EU-Kommission genehmigt Marconi-Übernahme durch Ericsson
Das zusammengeschlossene Unternehmen werde auch künftig mit Wettbewerbern wie Alcatel und Siemens konkurrieren, erklären die europäischen Kartellwächter.
Der schwedische Telekommunikationsausrüster Ericsson darf den britischen Konkurrenten Marconi übernehmen. Das haben die Wettbewerbshüter der EU-Kommission heute entschieden und mitgeteilt. Beide Firmen bieten Telefontechnik und dazugehörige Dienstleistungen an, aber die Brüsseler Behörde sieht den Wettbewerb in der Branche nach der Firmenfusion nicht gefährdet. "Insbesondere wird das zusammengeschlossene Unternehmen auch künftig mit aktuellen Wettbewerbern wie unter anderem Alcatel und Siemens konkurrieren", erklärte die Kommission.

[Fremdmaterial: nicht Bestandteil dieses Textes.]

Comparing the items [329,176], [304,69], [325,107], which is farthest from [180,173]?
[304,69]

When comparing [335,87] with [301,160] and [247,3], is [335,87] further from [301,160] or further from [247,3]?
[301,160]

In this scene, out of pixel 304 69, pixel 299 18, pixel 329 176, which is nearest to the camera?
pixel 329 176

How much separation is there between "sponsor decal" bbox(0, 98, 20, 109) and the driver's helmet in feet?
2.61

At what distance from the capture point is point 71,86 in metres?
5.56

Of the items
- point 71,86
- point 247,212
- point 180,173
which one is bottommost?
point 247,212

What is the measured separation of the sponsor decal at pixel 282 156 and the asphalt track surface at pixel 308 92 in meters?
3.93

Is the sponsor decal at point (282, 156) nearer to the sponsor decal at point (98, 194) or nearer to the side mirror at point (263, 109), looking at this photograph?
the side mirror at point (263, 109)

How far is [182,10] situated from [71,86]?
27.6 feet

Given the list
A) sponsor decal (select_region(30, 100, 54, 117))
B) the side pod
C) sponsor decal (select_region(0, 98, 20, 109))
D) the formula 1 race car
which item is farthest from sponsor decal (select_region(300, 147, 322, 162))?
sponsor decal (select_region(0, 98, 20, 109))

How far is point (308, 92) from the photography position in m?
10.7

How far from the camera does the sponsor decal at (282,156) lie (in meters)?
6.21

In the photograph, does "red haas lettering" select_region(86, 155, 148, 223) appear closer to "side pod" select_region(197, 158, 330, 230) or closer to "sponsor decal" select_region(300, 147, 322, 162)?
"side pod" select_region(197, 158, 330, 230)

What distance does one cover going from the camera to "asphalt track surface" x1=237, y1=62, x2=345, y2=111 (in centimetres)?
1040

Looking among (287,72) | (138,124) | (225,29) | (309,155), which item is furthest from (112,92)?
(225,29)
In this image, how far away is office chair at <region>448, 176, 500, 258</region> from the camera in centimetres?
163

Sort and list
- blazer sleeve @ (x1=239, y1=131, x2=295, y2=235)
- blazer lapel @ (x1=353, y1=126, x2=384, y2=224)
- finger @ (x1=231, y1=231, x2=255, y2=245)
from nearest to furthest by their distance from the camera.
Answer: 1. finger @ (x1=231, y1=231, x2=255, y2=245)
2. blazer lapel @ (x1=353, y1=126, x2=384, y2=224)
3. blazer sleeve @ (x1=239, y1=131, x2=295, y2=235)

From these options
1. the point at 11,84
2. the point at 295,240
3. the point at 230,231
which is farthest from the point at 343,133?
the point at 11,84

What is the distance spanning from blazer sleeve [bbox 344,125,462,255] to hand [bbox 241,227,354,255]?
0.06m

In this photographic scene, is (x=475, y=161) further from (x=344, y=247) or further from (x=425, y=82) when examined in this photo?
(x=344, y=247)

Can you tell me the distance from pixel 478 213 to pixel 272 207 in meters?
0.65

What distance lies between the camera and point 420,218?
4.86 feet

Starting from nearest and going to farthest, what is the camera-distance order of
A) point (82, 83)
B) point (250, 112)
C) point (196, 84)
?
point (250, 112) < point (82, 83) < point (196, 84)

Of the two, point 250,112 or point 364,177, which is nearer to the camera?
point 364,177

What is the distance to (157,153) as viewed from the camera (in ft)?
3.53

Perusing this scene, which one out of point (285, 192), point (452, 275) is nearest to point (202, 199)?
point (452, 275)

Ericsson will von Marconi das Glasfasernetzgeschäft, den größten Teil des Netzanschlussgeschäfts, das hauptsächlich in Nordamerika befindliche Netzausrüstungsgeschäft mit den dazugehörigen Dienstleistungen, das außerbritische Dienstleistungsgeschäft, die Mehrwertdienste im Nahen Osten und das Mobilfunksoftwaregeschäft übernehmen. Ericsson erwirbt auch die Marke Marconi und andere Handelsnamen und Rechte an geistigem Eigentum im Zusammenhang mit den übertragenen Geschäftsbereichen. (anw)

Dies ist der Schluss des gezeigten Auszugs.